Former Googler here. Competition is definitely part of the picture, but scale- and corporate age-driven culture change is also part of it and would have happened anyway.

Google in the 2000s and 2010s had a very, very university-like culture. That was partly because the founders came out of grad school and hired a bunch of academics, partly because the smartest and most productive people of that time appreciated the non-material returns of a collegiate atmosphere, so pairing that with a fat paycheck made for an exceptionally good recruiting pitch. And as we know, collegiate culture has upsides and downsides. Allowing for open-ended exploration that can lead to amazing innovation is part of the upside; tolerating full-of-BS entitled activists is part of the downside.
┄┄┄┄┄┄┄┄┄┄
◆ Instruction A: Retype the listing verbatim, starting at the line that contains "Given pyautogui.locateOnScreen(522, 111, 550, 158): side" and continuing through its final line.
◆ Instruction B: Extend the former Googler's comment on Google's culture, picking up after its last sentence.

◆ Stored data entries:
┄┄┄┄┄┄┄┄┄┄
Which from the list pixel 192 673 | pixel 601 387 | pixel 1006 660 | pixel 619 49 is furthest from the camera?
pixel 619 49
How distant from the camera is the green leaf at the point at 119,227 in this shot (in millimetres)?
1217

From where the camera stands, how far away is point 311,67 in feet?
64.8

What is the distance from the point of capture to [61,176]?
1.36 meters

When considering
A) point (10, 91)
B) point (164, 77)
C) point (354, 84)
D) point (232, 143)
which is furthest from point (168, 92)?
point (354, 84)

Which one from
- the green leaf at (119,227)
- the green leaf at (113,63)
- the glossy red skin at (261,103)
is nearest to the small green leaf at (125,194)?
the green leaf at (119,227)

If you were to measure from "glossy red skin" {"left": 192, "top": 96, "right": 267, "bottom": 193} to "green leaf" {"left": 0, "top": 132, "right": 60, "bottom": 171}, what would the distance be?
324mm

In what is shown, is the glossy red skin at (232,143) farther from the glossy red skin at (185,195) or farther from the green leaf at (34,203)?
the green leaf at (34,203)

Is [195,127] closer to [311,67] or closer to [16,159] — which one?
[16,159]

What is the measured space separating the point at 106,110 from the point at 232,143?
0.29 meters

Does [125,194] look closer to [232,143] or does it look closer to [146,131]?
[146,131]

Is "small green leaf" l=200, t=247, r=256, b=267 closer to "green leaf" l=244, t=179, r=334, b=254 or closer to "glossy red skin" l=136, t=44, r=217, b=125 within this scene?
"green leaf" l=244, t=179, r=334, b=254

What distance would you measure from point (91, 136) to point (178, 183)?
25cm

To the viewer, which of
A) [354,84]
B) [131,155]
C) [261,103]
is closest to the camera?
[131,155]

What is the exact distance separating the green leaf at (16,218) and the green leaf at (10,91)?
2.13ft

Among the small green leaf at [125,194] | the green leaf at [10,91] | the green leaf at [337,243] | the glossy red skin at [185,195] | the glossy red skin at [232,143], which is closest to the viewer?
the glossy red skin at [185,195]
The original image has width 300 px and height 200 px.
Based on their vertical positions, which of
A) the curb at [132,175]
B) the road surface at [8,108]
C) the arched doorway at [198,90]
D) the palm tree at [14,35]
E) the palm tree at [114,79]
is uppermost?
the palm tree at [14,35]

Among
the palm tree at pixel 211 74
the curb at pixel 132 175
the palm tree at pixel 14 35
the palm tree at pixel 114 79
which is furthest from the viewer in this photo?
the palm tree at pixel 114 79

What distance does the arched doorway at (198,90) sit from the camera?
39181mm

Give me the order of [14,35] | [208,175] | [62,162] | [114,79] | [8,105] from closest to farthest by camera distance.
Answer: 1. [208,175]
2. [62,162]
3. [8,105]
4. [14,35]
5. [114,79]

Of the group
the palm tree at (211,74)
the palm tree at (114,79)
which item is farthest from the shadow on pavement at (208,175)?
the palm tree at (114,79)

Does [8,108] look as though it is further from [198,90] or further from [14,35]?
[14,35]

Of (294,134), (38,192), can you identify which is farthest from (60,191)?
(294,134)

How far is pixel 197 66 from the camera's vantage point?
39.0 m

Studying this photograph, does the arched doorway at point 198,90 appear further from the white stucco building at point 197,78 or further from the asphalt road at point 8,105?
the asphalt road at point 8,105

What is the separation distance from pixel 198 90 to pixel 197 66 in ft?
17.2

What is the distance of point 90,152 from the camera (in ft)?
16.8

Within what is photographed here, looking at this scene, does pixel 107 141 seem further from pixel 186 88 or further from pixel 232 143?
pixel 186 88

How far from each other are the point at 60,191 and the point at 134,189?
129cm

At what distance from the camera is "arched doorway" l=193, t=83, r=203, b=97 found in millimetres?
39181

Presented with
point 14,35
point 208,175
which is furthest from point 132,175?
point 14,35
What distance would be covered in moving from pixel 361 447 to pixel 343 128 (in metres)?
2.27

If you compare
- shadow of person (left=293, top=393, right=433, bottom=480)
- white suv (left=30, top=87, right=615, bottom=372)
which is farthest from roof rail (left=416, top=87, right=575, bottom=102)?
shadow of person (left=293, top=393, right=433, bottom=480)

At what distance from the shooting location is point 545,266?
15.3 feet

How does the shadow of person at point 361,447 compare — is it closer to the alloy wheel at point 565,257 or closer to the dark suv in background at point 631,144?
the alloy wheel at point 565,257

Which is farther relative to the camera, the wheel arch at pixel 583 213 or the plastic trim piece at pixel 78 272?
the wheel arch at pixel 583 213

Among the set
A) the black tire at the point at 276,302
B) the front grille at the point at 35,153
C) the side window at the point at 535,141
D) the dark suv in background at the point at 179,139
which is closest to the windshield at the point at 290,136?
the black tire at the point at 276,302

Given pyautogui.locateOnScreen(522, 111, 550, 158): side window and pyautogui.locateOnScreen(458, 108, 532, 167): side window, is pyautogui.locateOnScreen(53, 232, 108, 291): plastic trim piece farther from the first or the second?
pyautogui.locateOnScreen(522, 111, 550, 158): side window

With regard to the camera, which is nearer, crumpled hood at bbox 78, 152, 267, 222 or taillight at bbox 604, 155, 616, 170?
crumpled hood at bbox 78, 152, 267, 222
┄┄┄┄┄┄┄┄┄┄
◆ Final result A:
Given pyautogui.locateOnScreen(522, 111, 550, 158): side window and pyautogui.locateOnScreen(458, 108, 532, 167): side window, is pyautogui.locateOnScreen(53, 232, 108, 291): plastic trim piece farther from the first or the second?
pyautogui.locateOnScreen(522, 111, 550, 158): side window

With regard to the camera, which is nearer, crumpled hood at bbox 78, 152, 267, 222 or taillight at bbox 604, 155, 616, 170?
crumpled hood at bbox 78, 152, 267, 222

◆ Final result B:
In the late 2010s senior execs began systematically eroding the good parts. 20% projects got less respected and less common, internal informational openness got restricted in response to leaks, and the performance review/promotion cycle led people more and more to do box-checking things instead of innovative things. Pressure from competitors (and poorly executed fear responses to competitors) was indeed a major motivator for these changes, but I think some change like this was probably inevitable as the scale of the company went from ~10K to ~100K. It's just too hard to weed out freeloaders, rest-and-vesters, leakers, and other abusers reliably enough at that larger scale to maintain the extraordinarily high level of trust that made the "good parts of college" work so well before. I'm amazed they did it at 10K; Google ~2010ish was the most astonishingly functional and humane institution I've ever been a part of and one of the best I've ever known to exist in history.

Anyway, the point is: once the good parts went by the wayside, there was no longer any upside to keeping the bad parts. The activist clowns were no longer a price that had to be paid for letting people think and explore freely, because people weren't allowed to do those things anymore anyway. So the ROI balance tipped in favor of a crackdown.